• Text passage:
- - -
Newsletter November 2010
It is amazing to think that over a year has passed since I left Guayaquil last summer to finish my five years on the Missions. So much has happened since then, both for me and my Ecuadorian friends. So I was very much looking forward to visiting them in October of this year. I had hoped to be going with some Kilmarnock youngsters but that was not to be. The fact that I went on my own allowed me to be more relaxed about what I did while there.
This newsletter, therefore, is a report about what I found while there, the various changes that have taken place and the progress that you can see around the shanty town of Nueva Prosperina. It is also, of course, an appeal for financial help – for the Soup Kitchen, for school fees and for the forthcoming trip to the Ecuadorians to Scotland. Read on and may God bless you and your families at Christmas.
The School Building
The Nappa Wedding
Talk on “Life on the Missions”
While I was on the Missions, my only involvement with our daily Soup Kitchen was to provide the cash from Scotland to help run it. I would from time to time have my dinner there to share in their food. But on this visit I was able to spend more time in the Soup Kitchen. Most days I spent some time preparing the food and helping Gladys and Marlene, our two cooks. I had felt that maybe less people were coming each day to the kitchen since I knew that costs had increased so I was amazed to find out that they had increased their numbers: they now serve 150 meals each day to the neediest kids in the area. And while preparing and serving the food, I was able to speak to the children that came to eat. Their parents were out all day and so they were returning home after school to an empty house and an empty stomach.
This Soup Kitchen – with its soup, fruit juice and rice dish – definitely feeds the poor of Nueva Prosperina. Can you help feed the poor? It costs £5 per month to feed a child each day at our Soup Kitchen. Please help; you can really make a difference.
It has been a long time in the coming. Some 2 years ago, while still on the Missions, I started the whole process of moving the Medical Centre from the school property to be near the Nueva Prosperina Parish Church. There were disputes over land, worries about the finances needed and who was going to support it once it was built but the building work was eventually started in May. So I was rather surprised to find that not a lot of work had been done by the time I started my visit. I managed to have a visit with the Priest at the head of the housing charity that will run the Medical Centre and he suggested that we have a short Blessing Ceremony while I was in the country. That seemed to spark the workers into action and, by the time we had the Ceremony at the end of my trip, the only work needing done was the painting and work around the grounds. So the good news is that the Medical Centre will be up and running within the month. It will have a general medical room, paediatrics, gynaecology and dentistry as well as a pharmacy. Being run by the housing charity that provides the bamboo homes for so many poor people, the costs of medical treatment will be minimal so that it will be a great bonus to the poor people that live all around Nueva Prosperina.
- - -
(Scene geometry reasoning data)
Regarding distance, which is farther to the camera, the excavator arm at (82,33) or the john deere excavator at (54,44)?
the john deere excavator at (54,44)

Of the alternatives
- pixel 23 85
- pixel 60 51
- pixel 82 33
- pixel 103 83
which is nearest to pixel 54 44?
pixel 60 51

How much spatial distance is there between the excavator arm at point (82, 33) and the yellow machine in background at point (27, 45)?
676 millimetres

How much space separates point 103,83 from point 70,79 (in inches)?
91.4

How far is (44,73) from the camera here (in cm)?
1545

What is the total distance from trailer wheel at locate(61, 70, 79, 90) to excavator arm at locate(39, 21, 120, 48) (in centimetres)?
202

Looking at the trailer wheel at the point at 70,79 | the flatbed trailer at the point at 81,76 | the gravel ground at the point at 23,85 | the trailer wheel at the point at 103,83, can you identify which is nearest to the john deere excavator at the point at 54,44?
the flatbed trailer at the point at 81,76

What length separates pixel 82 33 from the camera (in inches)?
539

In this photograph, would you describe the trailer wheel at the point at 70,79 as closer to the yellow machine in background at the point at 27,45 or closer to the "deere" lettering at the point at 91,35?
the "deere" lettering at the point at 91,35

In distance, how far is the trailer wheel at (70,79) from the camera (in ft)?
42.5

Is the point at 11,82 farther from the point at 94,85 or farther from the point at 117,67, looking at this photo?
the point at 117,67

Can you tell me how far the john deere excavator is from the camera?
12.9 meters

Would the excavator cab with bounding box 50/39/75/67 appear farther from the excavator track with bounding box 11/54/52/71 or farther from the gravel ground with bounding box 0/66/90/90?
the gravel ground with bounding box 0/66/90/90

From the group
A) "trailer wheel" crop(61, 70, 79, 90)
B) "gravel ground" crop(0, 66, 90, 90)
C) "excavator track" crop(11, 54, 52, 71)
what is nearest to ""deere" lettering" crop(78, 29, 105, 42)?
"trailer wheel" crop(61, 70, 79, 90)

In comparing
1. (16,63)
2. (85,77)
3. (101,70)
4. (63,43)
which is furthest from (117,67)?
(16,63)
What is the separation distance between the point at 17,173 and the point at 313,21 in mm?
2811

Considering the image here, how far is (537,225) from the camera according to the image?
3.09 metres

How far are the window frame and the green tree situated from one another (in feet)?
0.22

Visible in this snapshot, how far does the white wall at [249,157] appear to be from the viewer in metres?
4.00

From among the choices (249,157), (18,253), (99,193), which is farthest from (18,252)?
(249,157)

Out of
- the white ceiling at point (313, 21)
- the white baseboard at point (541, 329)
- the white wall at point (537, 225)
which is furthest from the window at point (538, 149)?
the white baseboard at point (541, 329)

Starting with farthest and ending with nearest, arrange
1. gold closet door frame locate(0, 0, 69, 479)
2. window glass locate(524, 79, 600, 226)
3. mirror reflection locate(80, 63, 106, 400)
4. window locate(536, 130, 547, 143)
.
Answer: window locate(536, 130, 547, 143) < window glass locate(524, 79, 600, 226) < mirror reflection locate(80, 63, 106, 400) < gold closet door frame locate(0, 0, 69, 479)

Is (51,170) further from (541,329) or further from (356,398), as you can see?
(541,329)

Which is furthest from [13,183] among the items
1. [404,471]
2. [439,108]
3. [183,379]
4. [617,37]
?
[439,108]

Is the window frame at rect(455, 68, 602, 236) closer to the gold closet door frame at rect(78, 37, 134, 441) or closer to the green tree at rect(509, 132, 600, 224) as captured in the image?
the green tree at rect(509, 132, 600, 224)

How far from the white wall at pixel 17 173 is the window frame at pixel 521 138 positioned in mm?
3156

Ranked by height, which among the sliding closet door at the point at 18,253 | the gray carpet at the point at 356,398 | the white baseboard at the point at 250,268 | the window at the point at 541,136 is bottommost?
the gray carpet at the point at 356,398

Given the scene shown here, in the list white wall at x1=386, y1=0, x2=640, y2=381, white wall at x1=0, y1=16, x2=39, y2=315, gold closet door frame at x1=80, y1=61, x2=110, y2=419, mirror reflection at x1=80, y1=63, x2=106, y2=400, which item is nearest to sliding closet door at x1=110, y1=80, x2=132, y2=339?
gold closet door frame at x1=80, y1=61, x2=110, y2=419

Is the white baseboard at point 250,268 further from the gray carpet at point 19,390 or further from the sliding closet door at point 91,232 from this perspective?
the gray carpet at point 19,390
- - -
Copy the stretch of the newsletter from "The School Building" through "an empty stomach.", renaming "cooks" to "kitchen helpers" wherever it appears.

• Answer to this task:
The School Building
The Nappa Wedding
Talk on “Life on the Missions”
While I was on the Missions, my only involvement with our daily Soup Kitchen was to provide the cash from Scotland to help run it. I would from time to time have my dinner there to share in their food. But on this visit I was able to spend more time in the Soup Kitchen. Most days I spent some time preparing the food and helping Gladys and Marlene, our two kitchen helpers. I had felt that maybe less people were coming each day to the kitchen since I knew that costs had increased so I was amazed to find out that they had increased their numbers: they now serve 150 meals each day to the neediest kids in the area. And while preparing and serving the food, I was able to speak to the children that came to eat. Their parents were out all day and so they were returning home after school to an empty house and an empty stomach.